Die zentrale Frage der Untersuchung galt dem Integrationspotential der islamischen Gemeinden. Tragen die muslimischen Gebetsstätten mit ihrem religiösen Gemeindeleben zur Integration bei, oder betreiben sie eine Politik der Abgrenzung, die sich nachteilig auf das Zusammenleben der verschiedenen Kulturen in dieser Stadt auswirkt? Die Studierenden begleiteten das Gemeindeleben über einen längeren Zeitraum hinweg und stellten fest, daß die Moscheen in Berlin, anders als in islamischen Ländern, neben der religiösen Betreuung auch kommunikative und soziale Funktionen übernehmen. So werden den Mitgliedern Deutschkurse, Rechtsberatung und Hausaufgabenhilfe angeboten. Dem Bericht nach zählt dies zur „integrativen Arbeit“ der Moscheen. Auch die Jugendarbeit wird der Studie zufolge großgeschrieben. So können Jugendliche in Berliner Moscheen Billard oder Fußball spielen, Computerkurse besuchen und um die Welt „surfen“. Einige wenige sprechen sogar absichtlich nur junge Leute an, wie zum Beispiel im Kreuzberger Kiez SO  36.

Moscheen in Berlin werden im allgemeinen von Muslimen beiderlei Geschlechts und jeden Alters besucht. Die Studierenden fanden heraus, daß die meisten Gebetshäuser über eigene Räume für Frauen verfügen, was in islamischen Ländern nicht üblich ist. Wenn eine Moschee keinen eigenen Frauenraum besitzt, beten die Frauen, wie in den islamischen Ländern auch, hinter einem Vorhang oder aber während spezieller Zeiten, in denen Männer die Moschee nicht betreten.

Die Suche nach geeigneten Räumlichkeiten stellt eines der größten Probleme der in Berlin lebenden Muslime dar. Dies hängt einerseits mit wenig kooperativen Bezirksverwaltungen zusammen und andererseits mit eigenen finanziellen Restriktionen. Die meisten Moscheenvereine finanzieren sich ausschließlich durch Spenden und Mitgliedsbeiträge. Zur finanziellen Unterstützung werden dann auch schon mal Frisörgeschäfte oder Reisebüros in den Vereinsräumen eingerichtet.

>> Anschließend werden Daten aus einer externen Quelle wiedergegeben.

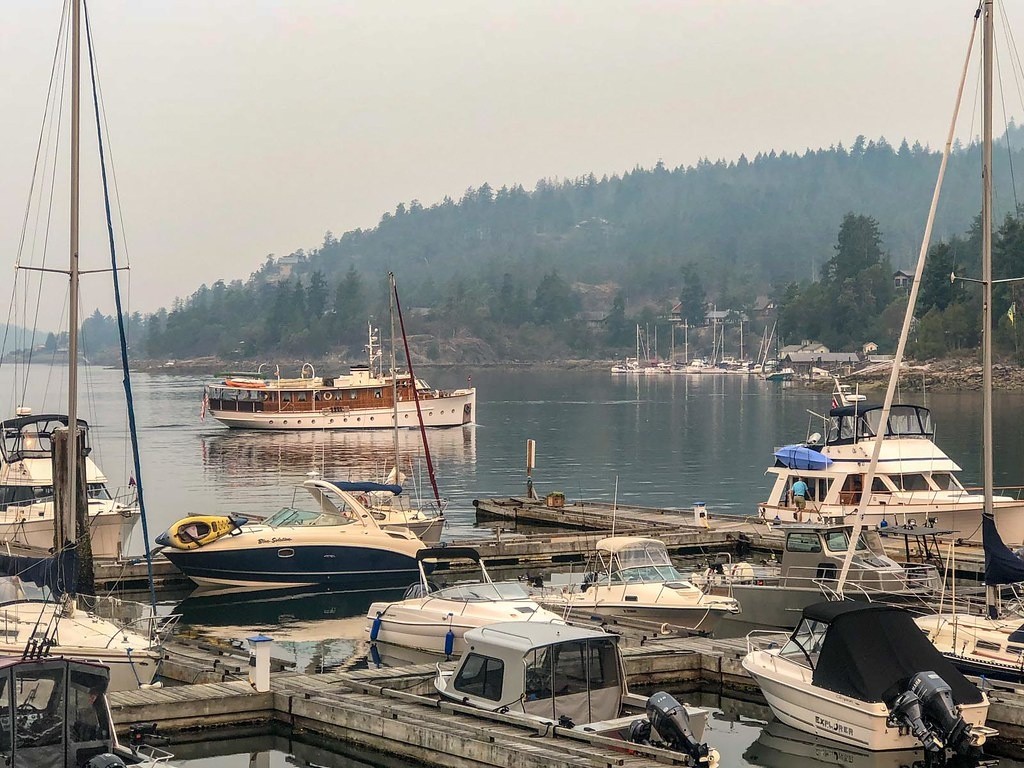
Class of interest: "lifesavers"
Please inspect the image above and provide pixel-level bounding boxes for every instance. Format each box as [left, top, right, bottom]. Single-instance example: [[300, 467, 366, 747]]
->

Bei ihrer Vorstellung wurde die Studie in mancherlei Hinsicht als lückenhaft bezeichnet. So kritisierte Mohammed Herzog, Vorsitzender der islamischen Gemeinde deutschsprachiger Muslime und Freunde des Islam Berlin e. V., daß in der Broschüre kaum Aufklärung hinsichtlich deutscher Muslime stattfinde.

Auch wurde kritisiert, daß die Berliner Aleviten, eine religiöse Minderheit des Islams, von der Studie ausgeschlossen wurden. Dies hänge damit zusammen, daß die Aleviten „anstelle der Moschee einen anderen Versammlungsort, den cem evi aufsuchen, so Jonker. Ein Sprecher des Kulturzentrums anatolischer Aleviten entgegnete, daß der Titel der Broschüre dann aber nicht „Moscheen und islamisches Leben in Berlin“, sondern „Moscheen und sunnitisch-islamisches Leben in Berlin“ heißen müsse.